Urdu Word Counter

Accurate word count for Urdu Nastaliq prose and poetry

Count words in Urdu Nastaliq text accurately by treating the zero-width non-joiner that separates compound-word parts as a single word rather than a break. Also counts sentences and characters. Keyless browser tool.

How does it handle compound words?

Urdu compound words like کتاب‌خانہ (library) are written with a zero-width non-joiner between the parts so the ligatures stay separate without a visible space. The counter removes that joiner before splitting, so the compound counts as one word, not two.

Counting Urdu words with a generic word counter gives wrong results because of one quirk: compound words are stitched together with an invisible joiner rather than a space. This counter understands that convention and counts the way a reader actually sees the words.

How it works

Before counting, the text has every zero-width non-joiner (U+200C) stripped, so a compound such as کتاب‌خانہ collapses to a single token instead of splitting at the joiner.

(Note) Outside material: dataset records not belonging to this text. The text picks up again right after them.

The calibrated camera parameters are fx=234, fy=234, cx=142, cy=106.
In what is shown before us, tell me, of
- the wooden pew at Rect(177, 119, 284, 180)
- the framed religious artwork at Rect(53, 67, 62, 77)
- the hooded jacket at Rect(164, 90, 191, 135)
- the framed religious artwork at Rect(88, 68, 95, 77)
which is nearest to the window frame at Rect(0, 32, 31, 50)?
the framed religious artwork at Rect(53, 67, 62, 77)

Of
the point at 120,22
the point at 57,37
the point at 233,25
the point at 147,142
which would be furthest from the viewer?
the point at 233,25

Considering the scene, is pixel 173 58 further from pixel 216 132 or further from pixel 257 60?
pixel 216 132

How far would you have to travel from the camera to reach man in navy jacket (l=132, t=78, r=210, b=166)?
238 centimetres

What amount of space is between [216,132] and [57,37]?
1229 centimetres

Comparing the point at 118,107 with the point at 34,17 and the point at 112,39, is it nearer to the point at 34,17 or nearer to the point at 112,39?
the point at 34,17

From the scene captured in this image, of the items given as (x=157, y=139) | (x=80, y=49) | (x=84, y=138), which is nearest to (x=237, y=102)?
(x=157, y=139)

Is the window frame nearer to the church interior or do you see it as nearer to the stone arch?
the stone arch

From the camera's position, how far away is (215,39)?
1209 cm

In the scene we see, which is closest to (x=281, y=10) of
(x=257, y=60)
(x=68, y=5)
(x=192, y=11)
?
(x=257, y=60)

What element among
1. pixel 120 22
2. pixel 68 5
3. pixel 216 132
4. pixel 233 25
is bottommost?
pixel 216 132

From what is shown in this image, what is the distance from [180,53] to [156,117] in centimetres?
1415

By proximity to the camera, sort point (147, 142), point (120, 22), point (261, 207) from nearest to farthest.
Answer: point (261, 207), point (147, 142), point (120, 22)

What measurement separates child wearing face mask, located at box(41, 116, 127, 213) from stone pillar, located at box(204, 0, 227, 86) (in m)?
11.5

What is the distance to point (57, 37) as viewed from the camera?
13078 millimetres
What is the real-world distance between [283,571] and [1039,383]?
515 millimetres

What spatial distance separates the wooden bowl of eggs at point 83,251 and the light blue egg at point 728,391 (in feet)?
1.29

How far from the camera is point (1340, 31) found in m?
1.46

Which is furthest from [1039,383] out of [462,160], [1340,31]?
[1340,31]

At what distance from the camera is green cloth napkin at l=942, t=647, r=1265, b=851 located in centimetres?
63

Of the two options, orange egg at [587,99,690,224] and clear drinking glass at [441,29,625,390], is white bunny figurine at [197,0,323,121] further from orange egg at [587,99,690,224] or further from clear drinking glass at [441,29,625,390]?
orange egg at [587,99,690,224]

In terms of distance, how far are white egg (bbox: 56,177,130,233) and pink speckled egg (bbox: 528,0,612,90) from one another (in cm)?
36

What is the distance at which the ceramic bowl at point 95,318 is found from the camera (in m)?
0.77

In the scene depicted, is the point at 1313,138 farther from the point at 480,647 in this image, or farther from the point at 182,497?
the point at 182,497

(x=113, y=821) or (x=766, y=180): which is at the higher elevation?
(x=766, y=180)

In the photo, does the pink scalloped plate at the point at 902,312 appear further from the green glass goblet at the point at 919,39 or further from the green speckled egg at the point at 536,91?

The cleaned text is then split on a class of separators:

whitespace  +  ۔ ، ؛ ؟  +  . , ; : ! ? ( )  +  quotes

Empty tokens from consecutive separators are discarded. Sentences are counted by splitting on the Urdu full stop ۔ plus question and exclamation marks. Character counts are reported with and without whitespace.

Example and notes

The line یہ ایک کتاب‌خانہ ہے۔ آپ کیسے ہیں؟ counts as five words and two sentences — the ZWNJ inside کتاب‌خانہ does not inflate the total. Note that the zero-width non-joiner is invisible, so two pieces of text that look identical can have different naive word counts; this tool normalises that difference away.